The word agenealogētos (“without recorded descent [i.e., genealogy]”) gives further indication to the metaphorical use of the figure of Melchizedek. It is not that he did not have any descents or ancestors, but that those are not recorded in the Genesis account. Such is significant enough to the author to elaborate on. Philo interprets the word amētōr (“without mother”) used of Sarah, for the same reason; i.e., for the reason that her mother is not mentioned in the Genesis account (Lane, 166).
Melchizedek’s priesthood was thus not established on any external grounds. In Gen. 14 God already implies that there is going to be a displacement of the Levitical priesthood, by one who continues to be priest forever (Lane, 167). “Melchizedek is like the Son of God in the sense that he foreshadows his unique and never-ending priesthood” (Peterson, in loc.). What Melchizedek is in the text, Christ is in reality!
Now the author further identifies the greatness of this Melchizedek (verses 4-7). Even the great patriarch, the father of our faith, Abraham paid a tenth of akothiniōn (i.e., the best choices of the spoils) to this priest. The Levitical priests by contrast get the tithe because it is demanded by the law (cf. Num. 18:26-28) from their fellow people. But Melchizedek who is not a descent of Levi received the tithe from Abraham (and as it were from Levi himself; v. 9) and blessed him. The superior – Melchizedek – blesses the inferior – Abraham, ancestor of Levi. Thus the superiority of Melchizedek over the Levitical priesthood is established.
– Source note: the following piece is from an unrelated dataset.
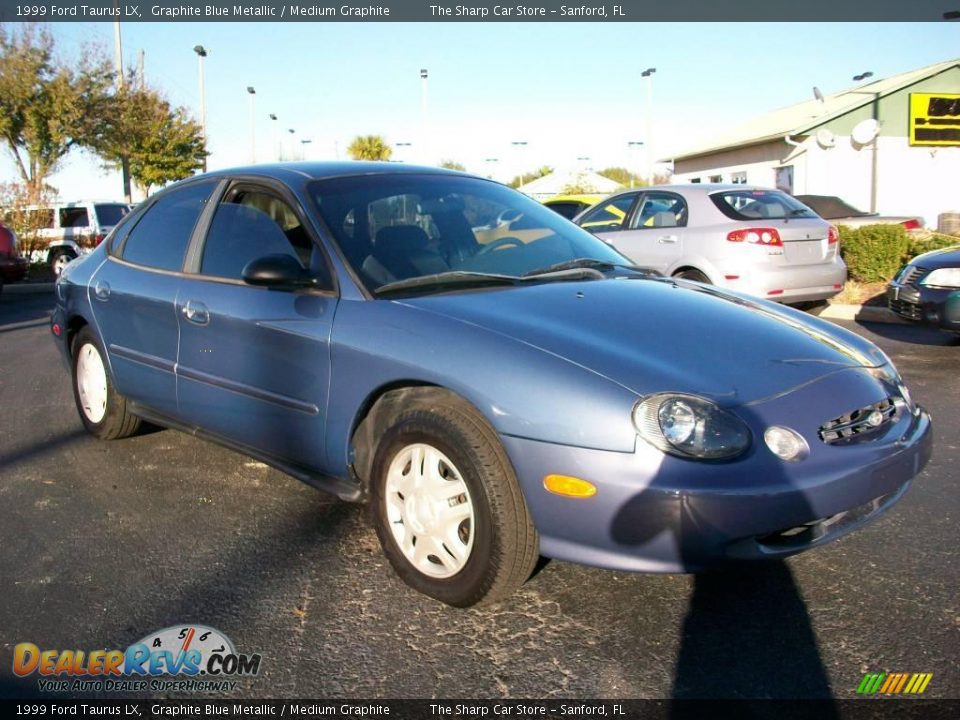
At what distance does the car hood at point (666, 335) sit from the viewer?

Again the other looks at the biblical account of Genesis and can state that “it is testified” that Melchizedek lives (verse 8). There is no mention of his death and thus the literary style corresponds to the true reality of Christ (cf. v.16; Rom. 6:9; Rev. 1:8,; Bruce, 163; Peterson, in loc.; Moffatt, 94).
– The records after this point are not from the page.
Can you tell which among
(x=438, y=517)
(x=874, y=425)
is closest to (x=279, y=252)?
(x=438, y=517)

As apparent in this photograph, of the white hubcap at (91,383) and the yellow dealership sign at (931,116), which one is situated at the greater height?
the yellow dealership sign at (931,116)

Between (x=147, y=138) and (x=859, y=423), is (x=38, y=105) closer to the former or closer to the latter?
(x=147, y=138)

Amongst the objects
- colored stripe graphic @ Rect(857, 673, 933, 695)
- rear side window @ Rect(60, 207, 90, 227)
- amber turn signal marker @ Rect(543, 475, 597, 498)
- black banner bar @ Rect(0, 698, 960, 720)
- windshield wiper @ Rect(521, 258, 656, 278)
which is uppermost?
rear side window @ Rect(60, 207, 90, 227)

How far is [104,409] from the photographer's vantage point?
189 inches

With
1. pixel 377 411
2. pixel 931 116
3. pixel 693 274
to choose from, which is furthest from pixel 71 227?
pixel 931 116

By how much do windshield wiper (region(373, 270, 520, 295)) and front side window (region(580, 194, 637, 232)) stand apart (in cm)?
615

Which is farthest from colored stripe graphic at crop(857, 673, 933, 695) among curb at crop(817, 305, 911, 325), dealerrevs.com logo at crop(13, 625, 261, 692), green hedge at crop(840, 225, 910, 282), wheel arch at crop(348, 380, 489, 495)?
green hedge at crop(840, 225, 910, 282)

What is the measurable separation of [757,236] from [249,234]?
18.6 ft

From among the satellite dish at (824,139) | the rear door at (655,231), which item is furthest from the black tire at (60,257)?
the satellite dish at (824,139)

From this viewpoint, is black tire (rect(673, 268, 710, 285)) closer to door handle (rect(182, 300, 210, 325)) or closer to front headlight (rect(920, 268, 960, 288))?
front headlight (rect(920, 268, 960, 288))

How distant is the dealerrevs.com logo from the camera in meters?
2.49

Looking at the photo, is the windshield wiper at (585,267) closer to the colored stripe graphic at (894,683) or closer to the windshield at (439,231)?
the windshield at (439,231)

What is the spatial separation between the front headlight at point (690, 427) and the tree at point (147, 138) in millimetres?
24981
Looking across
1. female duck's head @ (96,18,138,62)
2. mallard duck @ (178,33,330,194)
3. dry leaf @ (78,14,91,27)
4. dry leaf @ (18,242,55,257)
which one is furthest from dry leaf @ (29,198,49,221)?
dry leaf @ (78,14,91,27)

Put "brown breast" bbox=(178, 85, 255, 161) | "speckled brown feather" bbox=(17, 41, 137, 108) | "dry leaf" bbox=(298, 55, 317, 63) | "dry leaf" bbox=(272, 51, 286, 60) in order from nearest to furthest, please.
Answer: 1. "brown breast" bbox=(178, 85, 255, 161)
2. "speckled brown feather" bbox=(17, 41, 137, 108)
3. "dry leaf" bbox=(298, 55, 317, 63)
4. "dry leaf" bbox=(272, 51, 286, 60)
As mentioned above, one might even argue that Levi himself through his association with Abraham (i.e., through corporate identity) paid a tithe to the superior Melchizedek (verses 9-10).
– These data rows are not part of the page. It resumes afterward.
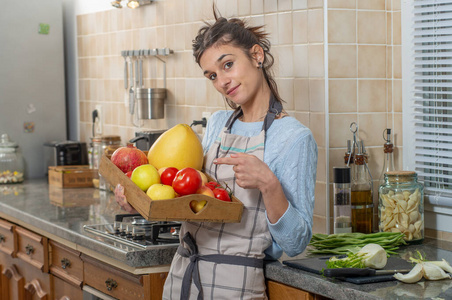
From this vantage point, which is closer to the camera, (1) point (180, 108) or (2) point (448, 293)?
(2) point (448, 293)

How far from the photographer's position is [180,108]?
3.17 metres

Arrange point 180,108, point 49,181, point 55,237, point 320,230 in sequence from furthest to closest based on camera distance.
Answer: point 49,181
point 180,108
point 55,237
point 320,230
What is the significance of the high priesthood after the order of Melchizedek? Why is the author even bothering in elaborating on a figure which is only mentioned a couple of verses in the OT? These questions will be answered by the author of Hebrews himself (see the upcoming post on such).
Bruce, F. F. The Epistle to the Hebrews. New International Commentary on the New Testament. Grand Rapids: Eerdmans, 1990.
Lane, William L. Hebrews. 1-8. Word Biblical Commentary, v. 47A. Dallas, Tex: Word Books, 1991.
Moffat, James. A Critical and Exegetical Commentary on the Epistle to the Hebrews. Edinburgh: Clark, 1948.
Peterson, David. “Hebrews.” New Bible Commentary : 21st Century Edition, 4th ed. Ed. D.A. Carson, et al. Leicester, England; Downers Grove, USA: Inter-Varsity Press, 1994.